Como é ser advogado versus professor universitário? “O direito é uma parte da vida”, diz Lourenço Vilhena de Freitas

Atualmente a lecionar na Universidade de Lisboa e na Lusíada, Lourenço Vilhena de Freitas, sócio da Cuatrecasas, desde 1996 que já passou por várias universidades nacionais e internacionais.

Lourenço Vilhena de Freitas, sócio da Cuatrecasas, já lecionou em diversas universidades portuguesas e estrangeiras, mas sempre na área do Direito Público (Administrativo, Urbanismo, Direito Europeu, Direito Internacional). A sua primeira experiência aconteceu em 1996.

O sócio da Cuatrecasas, desde 2016, centra a sua prática em Energia e Recursos Naturais, Infraestruturas, Logística e Transporte e direito Público. Atualmente é Professor Associado com tenure da Faculdade de Direito de Lisboa e estou ainda Professor Convidado da Faculdade de Direito da Universidade Lusíada.

Quando começou a dar aulas?

A minha atividade docente foi sempre desenvolvida em paralelo com a advocacia. Iniciei ambas, mal de licenciei, em 1996; era advogado estagiário e foi ao mesmo tempo monitor e depois assistente estagiário. Dava muito trabalho, nessa altura o início da carreira docente era muito exigente, não havia como agora assistentes convidados, e tínhamos de entrar por concurso, com um trabalho científico, e tive de conciliar isso com o estágio da Ordem e no escritório de então.

Passaram-se diversas etapas na advocacia e na docência e ainda hoje mantenho a atividade docente, sou Professor Associado com tenure da Faculdade de Direito de Lisboa e estou ainda como Professor Convidado da Faculdade de Direito da Universidade Lusíada, sempre na área do Direito Público (Administrativo, Urbanismo, Direito Europeu, Direito Internacional, etc.).

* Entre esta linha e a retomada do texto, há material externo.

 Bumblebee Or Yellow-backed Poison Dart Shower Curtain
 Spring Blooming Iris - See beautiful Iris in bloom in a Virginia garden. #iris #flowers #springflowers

Já ensinei pontualmente em diversas outras Faculdades nacionais e estrangeiras, com colaborações mais extensas ou mais limitadas, a saber, na Faculdade de Direito da Universidade Nova e no Instituto de Ciências Sociais e Políticas, e em Universidades Estrangeiras, em Cabo Verde (Praia e Mindelo), Angola (Agostinho Neto, José Eduardo dos Santos, Lubango, Cabinda), Guiné Bissau e Moçambique (Mondlane). Como investigador também tenho integrado grupos estrangeiros de investigação em matéria de direito da energia na Faculdade de Direito da Universidade de Barcelona.

O que pesou para essa decisão de lecionar?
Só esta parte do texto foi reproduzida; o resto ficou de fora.